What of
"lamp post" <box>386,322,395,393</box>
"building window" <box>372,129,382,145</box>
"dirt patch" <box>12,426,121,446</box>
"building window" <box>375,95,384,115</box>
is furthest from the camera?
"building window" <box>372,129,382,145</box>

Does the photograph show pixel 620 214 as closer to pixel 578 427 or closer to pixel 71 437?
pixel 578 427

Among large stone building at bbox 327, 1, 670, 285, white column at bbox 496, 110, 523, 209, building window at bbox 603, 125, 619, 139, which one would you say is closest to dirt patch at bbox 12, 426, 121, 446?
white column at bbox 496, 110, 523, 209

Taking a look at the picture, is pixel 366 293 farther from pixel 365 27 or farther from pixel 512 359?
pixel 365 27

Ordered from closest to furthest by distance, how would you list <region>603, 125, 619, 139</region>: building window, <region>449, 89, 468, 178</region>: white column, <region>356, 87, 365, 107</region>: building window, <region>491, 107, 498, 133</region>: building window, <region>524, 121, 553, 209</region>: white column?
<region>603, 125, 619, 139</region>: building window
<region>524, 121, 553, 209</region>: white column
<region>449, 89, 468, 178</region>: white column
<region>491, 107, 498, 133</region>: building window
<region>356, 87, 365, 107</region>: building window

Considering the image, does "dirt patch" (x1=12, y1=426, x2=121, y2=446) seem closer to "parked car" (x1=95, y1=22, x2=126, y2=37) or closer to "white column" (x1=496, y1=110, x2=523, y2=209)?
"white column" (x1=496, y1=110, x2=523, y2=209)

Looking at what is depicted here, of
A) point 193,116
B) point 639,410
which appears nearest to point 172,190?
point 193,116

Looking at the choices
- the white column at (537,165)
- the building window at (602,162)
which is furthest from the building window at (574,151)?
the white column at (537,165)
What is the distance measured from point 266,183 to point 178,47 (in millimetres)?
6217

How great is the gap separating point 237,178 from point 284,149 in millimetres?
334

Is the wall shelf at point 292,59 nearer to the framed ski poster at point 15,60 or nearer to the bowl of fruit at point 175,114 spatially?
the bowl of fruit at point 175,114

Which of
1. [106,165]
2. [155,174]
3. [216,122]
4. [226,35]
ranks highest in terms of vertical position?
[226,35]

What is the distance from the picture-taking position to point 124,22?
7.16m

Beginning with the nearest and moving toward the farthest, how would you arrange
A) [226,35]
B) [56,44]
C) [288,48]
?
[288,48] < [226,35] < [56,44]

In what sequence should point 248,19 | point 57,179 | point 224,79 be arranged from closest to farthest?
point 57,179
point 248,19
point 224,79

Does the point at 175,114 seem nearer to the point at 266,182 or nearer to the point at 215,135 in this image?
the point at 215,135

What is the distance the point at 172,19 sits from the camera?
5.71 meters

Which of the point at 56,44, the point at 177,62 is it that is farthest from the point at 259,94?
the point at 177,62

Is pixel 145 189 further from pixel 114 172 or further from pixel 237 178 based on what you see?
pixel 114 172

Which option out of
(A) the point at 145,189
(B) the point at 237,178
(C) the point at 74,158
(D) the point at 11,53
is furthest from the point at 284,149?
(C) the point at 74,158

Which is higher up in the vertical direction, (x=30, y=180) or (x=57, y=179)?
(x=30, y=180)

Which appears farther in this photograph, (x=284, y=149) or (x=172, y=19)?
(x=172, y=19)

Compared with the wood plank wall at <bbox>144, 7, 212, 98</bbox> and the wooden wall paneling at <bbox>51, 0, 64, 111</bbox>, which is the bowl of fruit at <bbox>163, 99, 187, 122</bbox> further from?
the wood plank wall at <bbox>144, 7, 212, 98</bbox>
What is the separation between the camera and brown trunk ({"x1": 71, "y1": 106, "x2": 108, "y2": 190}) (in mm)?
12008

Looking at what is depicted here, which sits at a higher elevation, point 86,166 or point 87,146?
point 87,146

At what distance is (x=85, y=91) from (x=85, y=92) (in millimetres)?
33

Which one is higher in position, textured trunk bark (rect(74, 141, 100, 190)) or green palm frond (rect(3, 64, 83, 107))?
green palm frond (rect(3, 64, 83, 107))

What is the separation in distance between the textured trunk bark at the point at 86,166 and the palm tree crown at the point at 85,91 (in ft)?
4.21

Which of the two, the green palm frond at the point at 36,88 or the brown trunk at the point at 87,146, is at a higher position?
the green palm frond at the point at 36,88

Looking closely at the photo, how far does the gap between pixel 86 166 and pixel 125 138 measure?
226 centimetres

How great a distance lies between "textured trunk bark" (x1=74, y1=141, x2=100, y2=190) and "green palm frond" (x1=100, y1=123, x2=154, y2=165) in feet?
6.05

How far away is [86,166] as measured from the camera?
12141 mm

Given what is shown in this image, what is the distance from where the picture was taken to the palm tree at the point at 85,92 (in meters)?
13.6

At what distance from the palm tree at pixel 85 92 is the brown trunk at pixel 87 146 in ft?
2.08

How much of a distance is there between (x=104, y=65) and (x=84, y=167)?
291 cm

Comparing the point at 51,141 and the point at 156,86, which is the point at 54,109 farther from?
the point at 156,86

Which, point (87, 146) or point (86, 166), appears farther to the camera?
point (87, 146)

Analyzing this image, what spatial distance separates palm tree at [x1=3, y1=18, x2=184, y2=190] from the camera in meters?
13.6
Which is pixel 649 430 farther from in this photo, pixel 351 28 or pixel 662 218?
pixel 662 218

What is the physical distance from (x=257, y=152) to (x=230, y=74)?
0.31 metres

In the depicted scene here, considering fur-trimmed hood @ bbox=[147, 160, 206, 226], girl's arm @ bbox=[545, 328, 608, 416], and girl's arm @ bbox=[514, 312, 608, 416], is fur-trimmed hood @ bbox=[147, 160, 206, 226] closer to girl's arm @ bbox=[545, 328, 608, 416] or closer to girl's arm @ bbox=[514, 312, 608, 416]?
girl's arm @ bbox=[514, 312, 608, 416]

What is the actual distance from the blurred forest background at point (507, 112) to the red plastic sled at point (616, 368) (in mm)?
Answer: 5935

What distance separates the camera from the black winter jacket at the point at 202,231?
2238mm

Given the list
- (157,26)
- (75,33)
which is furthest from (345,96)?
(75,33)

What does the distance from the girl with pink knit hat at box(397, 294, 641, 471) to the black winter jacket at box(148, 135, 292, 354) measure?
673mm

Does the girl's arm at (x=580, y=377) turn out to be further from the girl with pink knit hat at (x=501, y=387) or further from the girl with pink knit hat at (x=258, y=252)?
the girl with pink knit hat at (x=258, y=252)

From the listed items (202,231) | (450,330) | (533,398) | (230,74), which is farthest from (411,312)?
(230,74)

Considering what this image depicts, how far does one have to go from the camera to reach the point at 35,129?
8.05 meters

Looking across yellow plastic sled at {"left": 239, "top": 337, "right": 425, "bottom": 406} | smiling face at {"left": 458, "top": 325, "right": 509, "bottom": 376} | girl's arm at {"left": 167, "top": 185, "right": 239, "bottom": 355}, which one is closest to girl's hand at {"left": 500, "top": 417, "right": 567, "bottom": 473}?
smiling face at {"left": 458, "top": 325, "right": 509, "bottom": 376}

+ + + + +

-- EXERCISE GOAL --
The data above must be returned in full, exactly as written.

-- EXERCISE RESULT --
What of
"lamp post" <box>386,322,395,393</box>
"building window" <box>372,129,382,145</box>
"dirt patch" <box>12,426,121,446</box>
"building window" <box>375,95,384,115</box>
is furthest from the camera?
"building window" <box>372,129,382,145</box>

Does the photograph show pixel 620 214 as closer to pixel 578 427 or closer to pixel 71 437?
pixel 578 427

Among large stone building at bbox 327, 1, 670, 285, white column at bbox 496, 110, 523, 209, building window at bbox 603, 125, 619, 139, which one would you say is closest to dirt patch at bbox 12, 426, 121, 446?
white column at bbox 496, 110, 523, 209

Taking a look at the picture, is pixel 366 293 farther from pixel 365 27 or farther from pixel 512 359?
pixel 365 27

Ordered from closest to furthest by distance, how would you list <region>603, 125, 619, 139</region>: building window, <region>449, 89, 468, 178</region>: white column, <region>356, 87, 365, 107</region>: building window, <region>491, 107, 498, 133</region>: building window, <region>524, 121, 553, 209</region>: white column?
<region>603, 125, 619, 139</region>: building window
<region>524, 121, 553, 209</region>: white column
<region>449, 89, 468, 178</region>: white column
<region>491, 107, 498, 133</region>: building window
<region>356, 87, 365, 107</region>: building window

Considering the image, does "dirt patch" (x1=12, y1=426, x2=121, y2=446) seem closer to "parked car" (x1=95, y1=22, x2=126, y2=37) or closer to "white column" (x1=496, y1=110, x2=523, y2=209)?
"white column" (x1=496, y1=110, x2=523, y2=209)

Looking at what is depicted here, of
A) point 193,116
B) point 639,410
which appears nearest to point 172,190?
point 193,116

Looking at the choices
- the white column at (537,165)
- the building window at (602,162)
which is furthest from the building window at (574,151)?
the white column at (537,165)
What is the distance measured from point 266,183 to point 178,47 (in millimetres)?
6217

How great is the gap separating point 237,178 from point 284,149 in millimetres?
334

Is the wall shelf at point 292,59 nearer to the framed ski poster at point 15,60 or nearer to the bowl of fruit at point 175,114 spatially?
the bowl of fruit at point 175,114

Which of
1. [106,165]
2. [155,174]
3. [216,122]
4. [226,35]
ranks highest in terms of vertical position?
[226,35]

What is the distance from the picture-taking position to point 124,22?
7.16m

Beginning with the nearest and moving toward the farthest, how would you arrange
A) [226,35]
B) [56,44]
C) [288,48]
?
[288,48] < [226,35] < [56,44]

In what sequence should point 248,19 | point 57,179 | point 224,79 be arranged from closest to farthest?
point 57,179
point 248,19
point 224,79

Does the point at 175,114 seem nearer to the point at 266,182 or nearer to the point at 215,135 in this image?
the point at 215,135

What is the distance the point at 172,19 sits from the camera?
5.71 meters

Which of the point at 56,44, the point at 177,62 is it that is farthest from the point at 259,94?
the point at 177,62

Is pixel 145 189 further from pixel 114 172 or further from pixel 237 178 based on what you see?
pixel 114 172

Which option out of
(A) the point at 145,189
(B) the point at 237,178
(C) the point at 74,158
(D) the point at 11,53
is furthest from the point at 284,149?
(C) the point at 74,158

Which is higher up in the vertical direction, (x=30, y=180) or (x=57, y=179)?
(x=30, y=180)

Which appears farther in this photograph, (x=284, y=149) or (x=172, y=19)?
(x=172, y=19)

Compared with the wood plank wall at <bbox>144, 7, 212, 98</bbox> and the wooden wall paneling at <bbox>51, 0, 64, 111</bbox>, which is the bowl of fruit at <bbox>163, 99, 187, 122</bbox> further from?
the wood plank wall at <bbox>144, 7, 212, 98</bbox>
What is the separation between the camera and brown trunk ({"x1": 71, "y1": 106, "x2": 108, "y2": 190}) (in mm)?
12008

Looking at what is depicted here, which sits at a higher elevation, point 86,166 or point 87,146?
point 87,146

At what distance is (x=85, y=91) from (x=85, y=92) (in millimetres)?
33

Which one is higher in position, textured trunk bark (rect(74, 141, 100, 190)) or green palm frond (rect(3, 64, 83, 107))?
green palm frond (rect(3, 64, 83, 107))

What is the separation in distance between the textured trunk bark at the point at 86,166 and the palm tree crown at the point at 85,91 (in ft)?
4.21

Which of the two, the green palm frond at the point at 36,88 or the brown trunk at the point at 87,146, is at a higher position?
the green palm frond at the point at 36,88

Looking closely at the photo, how far does the gap between pixel 86 166 and pixel 125 138 measure?
226 centimetres

How great a distance lies between "textured trunk bark" (x1=74, y1=141, x2=100, y2=190) and "green palm frond" (x1=100, y1=123, x2=154, y2=165) in feet?
6.05

How far away is [86,166] as measured from the camera?
12141 mm

Given what is shown in this image, what is the distance from where the picture was taken to the palm tree at the point at 85,92 (in meters)?
13.6

At what distance from the palm tree at pixel 85 92 is the brown trunk at pixel 87 146 in ft?
2.08

How much of a distance is there between (x=104, y=65) and (x=84, y=167)?
291 cm

Comparing the point at 51,141 and the point at 156,86, which is the point at 54,109 farther from?
the point at 156,86

Which, point (87, 146) or point (86, 166), appears farther to the camera?
point (87, 146)

Analyzing this image, what spatial distance separates palm tree at [x1=3, y1=18, x2=184, y2=190] from the camera in meters?
13.6
Which is pixel 649 430 farther from in this photo, pixel 351 28 or pixel 662 218?
pixel 662 218

What is the physical distance from (x=257, y=152) to (x=230, y=74)?
0.31 metres

In the depicted scene here, considering fur-trimmed hood @ bbox=[147, 160, 206, 226], girl's arm @ bbox=[545, 328, 608, 416], and girl's arm @ bbox=[514, 312, 608, 416], is fur-trimmed hood @ bbox=[147, 160, 206, 226] closer to girl's arm @ bbox=[545, 328, 608, 416] or closer to girl's arm @ bbox=[514, 312, 608, 416]?
girl's arm @ bbox=[514, 312, 608, 416]

What is the actual distance from the blurred forest background at point (507, 112) to the red plastic sled at point (616, 368) (in mm)?
Answer: 5935

What distance separates the camera from the black winter jacket at the point at 202,231?
2238mm

Given the list
- (157,26)
- (75,33)
which is furthest from (345,96)?
(75,33)

What does the distance from the girl with pink knit hat at box(397, 294, 641, 471) to the black winter jacket at box(148, 135, 292, 354) measure?
673mm

Does the girl's arm at (x=580, y=377) turn out to be further from the girl with pink knit hat at (x=501, y=387) or further from the girl with pink knit hat at (x=258, y=252)?
the girl with pink knit hat at (x=258, y=252)

From the listed items (202,231) | (450,330) | (533,398) | (230,74), which is farthest from (411,312)?
(230,74)

Considering what this image depicts, how far does one have to go from the camera to reach the point at 35,129?
8.05 meters

Looking across yellow plastic sled at {"left": 239, "top": 337, "right": 425, "bottom": 406} | smiling face at {"left": 458, "top": 325, "right": 509, "bottom": 376} | girl's arm at {"left": 167, "top": 185, "right": 239, "bottom": 355}, which one is closest to girl's hand at {"left": 500, "top": 417, "right": 567, "bottom": 473}?
smiling face at {"left": 458, "top": 325, "right": 509, "bottom": 376}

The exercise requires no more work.